Another example is the ongoing Reinforcement Fine-Tunning (RFT) from OpenAI. This program allows developers to fine-tune existing models by providing a small set (dozens to thousands) of high-quality questions and reference answers. It says, “This technique reinforces how the model reasons through similar problems and improves its accuracy on specific tasks in that domain.” This is quite exciting, as we can use only a small number of samples (I think 10-1000 is small nowadays) to achieve amazing performance in advanced scientific tasks via RL algorithms.
More importantly, these are truly what humans do when facing a new task: We take action and get feedback, then “learn from the feedback” until we achieve our goal. This makes the idea of RL so natural for learning and improving the LLMs/AI. And then, different “learn from the feedback” will yield different RL algorithms.

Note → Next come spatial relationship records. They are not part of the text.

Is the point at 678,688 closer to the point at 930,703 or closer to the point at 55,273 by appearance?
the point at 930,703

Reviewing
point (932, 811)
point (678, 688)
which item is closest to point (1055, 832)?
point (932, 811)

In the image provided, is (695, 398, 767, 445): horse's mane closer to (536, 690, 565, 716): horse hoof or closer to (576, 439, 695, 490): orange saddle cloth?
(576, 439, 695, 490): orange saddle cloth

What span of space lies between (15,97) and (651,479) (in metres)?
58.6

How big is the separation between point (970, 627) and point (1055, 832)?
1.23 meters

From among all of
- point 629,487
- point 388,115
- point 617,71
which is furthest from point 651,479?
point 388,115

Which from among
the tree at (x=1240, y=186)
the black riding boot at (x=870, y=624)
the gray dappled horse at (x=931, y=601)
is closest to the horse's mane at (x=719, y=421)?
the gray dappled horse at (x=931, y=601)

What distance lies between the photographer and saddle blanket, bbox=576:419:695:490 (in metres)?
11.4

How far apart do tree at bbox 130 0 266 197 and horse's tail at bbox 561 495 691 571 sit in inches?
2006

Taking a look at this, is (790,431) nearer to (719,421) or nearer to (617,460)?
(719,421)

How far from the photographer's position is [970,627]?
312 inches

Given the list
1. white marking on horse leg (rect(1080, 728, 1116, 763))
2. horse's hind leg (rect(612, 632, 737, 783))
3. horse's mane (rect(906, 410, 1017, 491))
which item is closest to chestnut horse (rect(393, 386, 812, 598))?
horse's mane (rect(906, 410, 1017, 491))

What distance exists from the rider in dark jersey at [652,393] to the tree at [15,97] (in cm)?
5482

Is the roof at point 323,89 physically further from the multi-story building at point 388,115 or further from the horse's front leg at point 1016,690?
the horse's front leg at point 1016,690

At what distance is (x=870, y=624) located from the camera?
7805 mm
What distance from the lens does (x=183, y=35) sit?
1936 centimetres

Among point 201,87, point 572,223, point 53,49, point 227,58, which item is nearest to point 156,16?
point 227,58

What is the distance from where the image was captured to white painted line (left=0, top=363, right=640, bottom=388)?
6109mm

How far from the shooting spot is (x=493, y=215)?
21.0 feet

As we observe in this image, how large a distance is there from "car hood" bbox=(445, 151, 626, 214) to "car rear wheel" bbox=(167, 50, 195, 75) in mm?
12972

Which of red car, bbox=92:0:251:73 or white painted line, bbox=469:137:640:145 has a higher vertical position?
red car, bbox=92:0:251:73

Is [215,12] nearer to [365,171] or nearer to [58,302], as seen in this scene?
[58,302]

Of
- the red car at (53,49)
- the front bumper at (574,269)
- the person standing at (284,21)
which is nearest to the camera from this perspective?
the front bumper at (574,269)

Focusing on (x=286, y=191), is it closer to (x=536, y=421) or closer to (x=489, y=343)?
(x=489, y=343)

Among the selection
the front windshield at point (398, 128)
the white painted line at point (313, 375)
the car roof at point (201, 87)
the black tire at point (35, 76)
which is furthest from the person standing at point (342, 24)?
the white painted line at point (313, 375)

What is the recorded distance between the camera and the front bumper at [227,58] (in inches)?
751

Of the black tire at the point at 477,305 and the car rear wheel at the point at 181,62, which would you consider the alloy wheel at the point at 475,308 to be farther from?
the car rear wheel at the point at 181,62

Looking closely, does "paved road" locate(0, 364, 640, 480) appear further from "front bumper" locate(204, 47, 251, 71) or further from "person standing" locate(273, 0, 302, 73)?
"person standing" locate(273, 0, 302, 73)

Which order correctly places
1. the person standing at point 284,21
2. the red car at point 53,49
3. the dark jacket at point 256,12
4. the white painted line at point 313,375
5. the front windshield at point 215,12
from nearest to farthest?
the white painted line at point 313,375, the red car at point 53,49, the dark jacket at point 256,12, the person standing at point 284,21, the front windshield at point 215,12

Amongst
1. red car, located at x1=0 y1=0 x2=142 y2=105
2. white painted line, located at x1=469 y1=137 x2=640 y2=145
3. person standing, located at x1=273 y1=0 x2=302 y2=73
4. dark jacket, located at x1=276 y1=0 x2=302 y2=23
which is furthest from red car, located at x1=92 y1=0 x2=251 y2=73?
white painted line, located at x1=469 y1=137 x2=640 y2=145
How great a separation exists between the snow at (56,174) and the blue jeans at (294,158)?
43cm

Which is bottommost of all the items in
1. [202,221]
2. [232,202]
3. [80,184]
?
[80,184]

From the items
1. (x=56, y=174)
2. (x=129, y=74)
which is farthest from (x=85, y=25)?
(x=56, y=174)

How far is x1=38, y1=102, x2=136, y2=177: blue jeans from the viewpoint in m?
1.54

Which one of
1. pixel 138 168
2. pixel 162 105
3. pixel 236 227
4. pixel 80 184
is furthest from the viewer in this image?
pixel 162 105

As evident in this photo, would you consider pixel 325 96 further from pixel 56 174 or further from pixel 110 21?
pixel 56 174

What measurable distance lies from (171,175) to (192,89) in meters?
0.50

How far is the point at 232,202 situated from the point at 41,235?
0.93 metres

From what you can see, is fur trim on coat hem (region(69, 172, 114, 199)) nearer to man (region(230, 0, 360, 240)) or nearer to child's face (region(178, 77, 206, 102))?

Good RL algorithms for LLMs are akin to good learning habits in humans.
RL has yet to exhibit its full potential for LLMs. Existing post-training/fine-tunning methods are mostly “Imitation Learning” style. For example, the popular Direct Preference Optimization algorithm uses the Bradley-Terry model to construct the negative log-likelihood loss over the preference data—essentially an imitation learning approach.
What offline RL should do is stitch, effectively ‘stitching’ together (and also modifying) parts of the historical demonstrations to generate unseen, higher-quality ones. This idea is reminiscent of how we write papers—We have all the existing papers and leverage existing techniques together to generate new techniques/results.
It is natural that the same thing should happen to LLMs, which is offline RL (Of course, we should not go too far to forget the safety concerns, so adding a KL regularizer :)). There are some efforts in the simulated robotics tasks
In many situations, having feedback is not possible, and the RL loop contains only state and action. In this case, humans can still learn from previous responses/actions (historical data), reasoning about them, and coming up with an improved solution. It might be critical that LLMs also consider this perspective.
While RL has its limitations and challenges, its potential for advancing AI is immense. From improving LLMs to tackling complex problems like formal reasoning and beyond, RL offers a natural, human-like learning paradigm. Let’s focus on the bright side as we continue to explore its possibilities!